Problem statement:
State how many lines in the records below contain the word "tree", giving the number alone.

═════ Records supplied

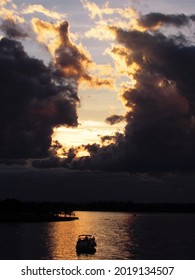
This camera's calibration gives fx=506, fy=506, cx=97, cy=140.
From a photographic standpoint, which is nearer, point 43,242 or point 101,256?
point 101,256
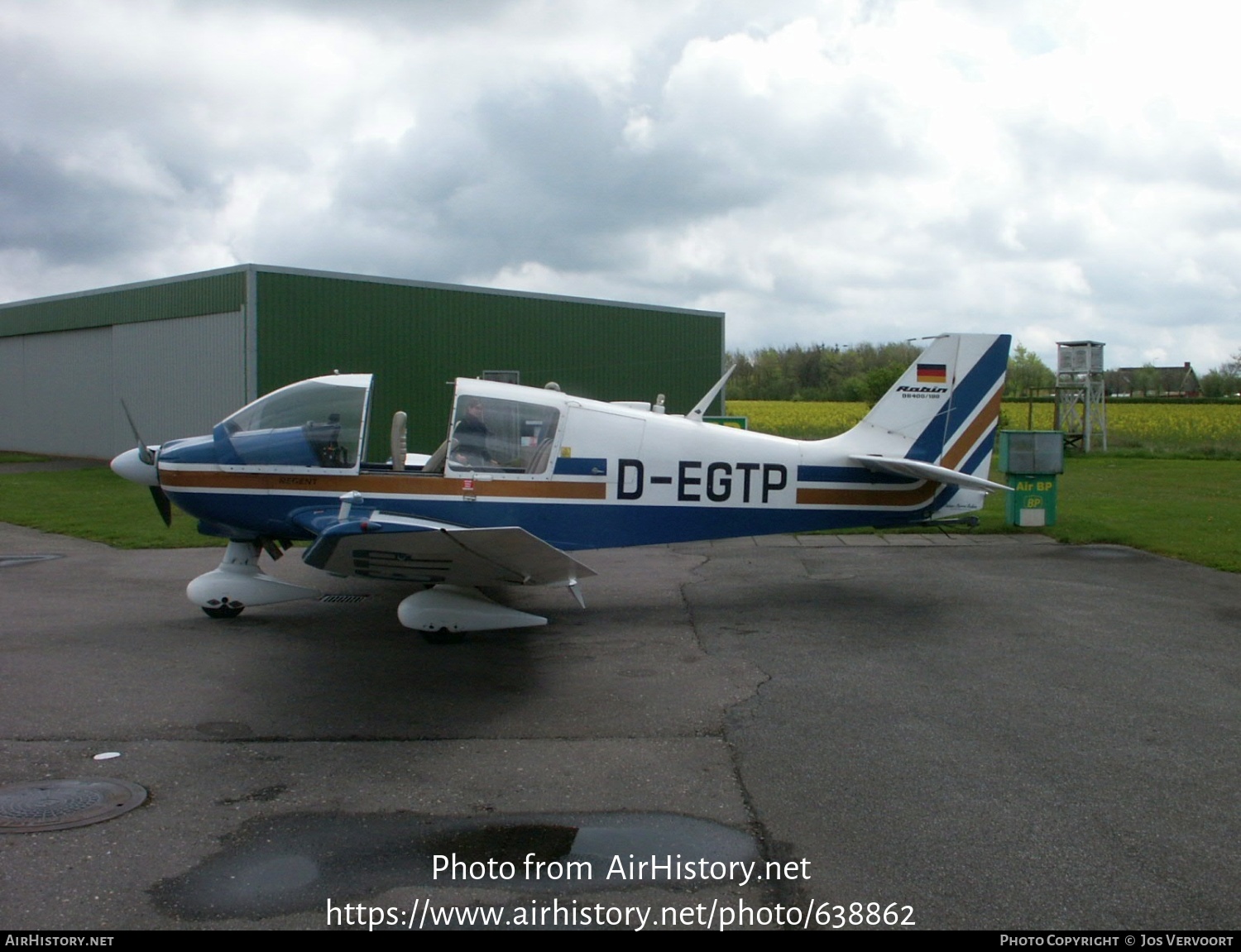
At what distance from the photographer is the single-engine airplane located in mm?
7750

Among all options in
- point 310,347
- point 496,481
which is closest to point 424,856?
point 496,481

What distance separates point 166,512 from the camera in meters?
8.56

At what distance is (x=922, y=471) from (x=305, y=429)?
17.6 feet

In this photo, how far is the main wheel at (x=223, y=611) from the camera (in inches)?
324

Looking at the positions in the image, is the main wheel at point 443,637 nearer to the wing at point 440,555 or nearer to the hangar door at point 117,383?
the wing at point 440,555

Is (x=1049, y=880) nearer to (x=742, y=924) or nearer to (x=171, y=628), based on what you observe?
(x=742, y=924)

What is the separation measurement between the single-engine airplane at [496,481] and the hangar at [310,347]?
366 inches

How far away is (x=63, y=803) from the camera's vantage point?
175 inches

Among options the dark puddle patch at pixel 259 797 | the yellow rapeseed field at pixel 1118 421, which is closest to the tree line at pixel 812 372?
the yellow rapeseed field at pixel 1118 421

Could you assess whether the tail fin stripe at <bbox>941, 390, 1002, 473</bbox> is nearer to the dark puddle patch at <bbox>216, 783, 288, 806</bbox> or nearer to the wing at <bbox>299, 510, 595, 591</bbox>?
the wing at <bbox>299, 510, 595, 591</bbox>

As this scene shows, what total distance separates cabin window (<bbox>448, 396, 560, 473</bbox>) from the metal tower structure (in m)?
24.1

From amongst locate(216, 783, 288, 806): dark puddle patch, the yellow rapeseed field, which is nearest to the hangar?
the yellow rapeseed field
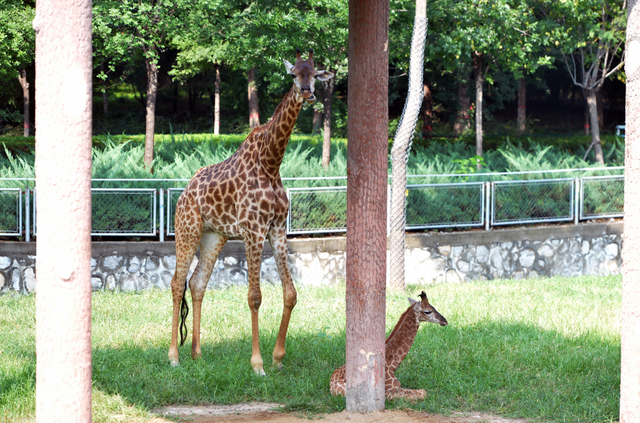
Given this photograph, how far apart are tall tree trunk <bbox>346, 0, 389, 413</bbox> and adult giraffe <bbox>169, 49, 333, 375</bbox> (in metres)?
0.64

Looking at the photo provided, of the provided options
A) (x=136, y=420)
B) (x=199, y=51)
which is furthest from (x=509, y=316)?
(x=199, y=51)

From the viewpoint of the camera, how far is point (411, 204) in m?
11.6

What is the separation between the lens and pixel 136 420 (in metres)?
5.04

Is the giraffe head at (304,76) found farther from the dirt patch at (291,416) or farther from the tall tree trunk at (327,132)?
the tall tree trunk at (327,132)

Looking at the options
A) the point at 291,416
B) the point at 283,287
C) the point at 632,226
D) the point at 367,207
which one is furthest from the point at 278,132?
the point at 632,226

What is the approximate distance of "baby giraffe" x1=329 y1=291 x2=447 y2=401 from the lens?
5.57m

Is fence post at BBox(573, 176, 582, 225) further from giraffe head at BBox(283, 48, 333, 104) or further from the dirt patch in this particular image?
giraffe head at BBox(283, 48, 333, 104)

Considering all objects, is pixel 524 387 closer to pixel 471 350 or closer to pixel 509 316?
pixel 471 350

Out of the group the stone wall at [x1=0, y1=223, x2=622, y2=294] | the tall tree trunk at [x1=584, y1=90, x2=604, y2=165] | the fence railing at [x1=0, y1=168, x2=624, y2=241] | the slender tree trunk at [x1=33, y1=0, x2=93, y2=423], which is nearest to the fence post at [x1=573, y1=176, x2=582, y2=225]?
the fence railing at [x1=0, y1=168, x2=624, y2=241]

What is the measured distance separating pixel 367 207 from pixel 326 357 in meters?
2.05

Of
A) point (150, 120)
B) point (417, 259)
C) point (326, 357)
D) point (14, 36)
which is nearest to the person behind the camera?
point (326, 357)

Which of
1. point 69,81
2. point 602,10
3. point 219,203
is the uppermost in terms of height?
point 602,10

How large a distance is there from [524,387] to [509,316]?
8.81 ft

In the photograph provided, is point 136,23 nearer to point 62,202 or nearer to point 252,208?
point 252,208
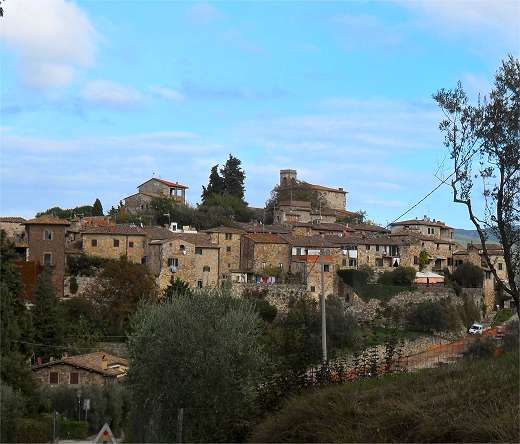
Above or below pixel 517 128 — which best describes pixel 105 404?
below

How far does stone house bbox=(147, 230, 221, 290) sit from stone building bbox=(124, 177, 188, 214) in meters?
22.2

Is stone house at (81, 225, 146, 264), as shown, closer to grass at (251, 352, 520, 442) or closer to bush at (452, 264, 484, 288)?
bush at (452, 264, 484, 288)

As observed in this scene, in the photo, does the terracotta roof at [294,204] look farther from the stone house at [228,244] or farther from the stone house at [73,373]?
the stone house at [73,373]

══════════

Response to the exercise:
5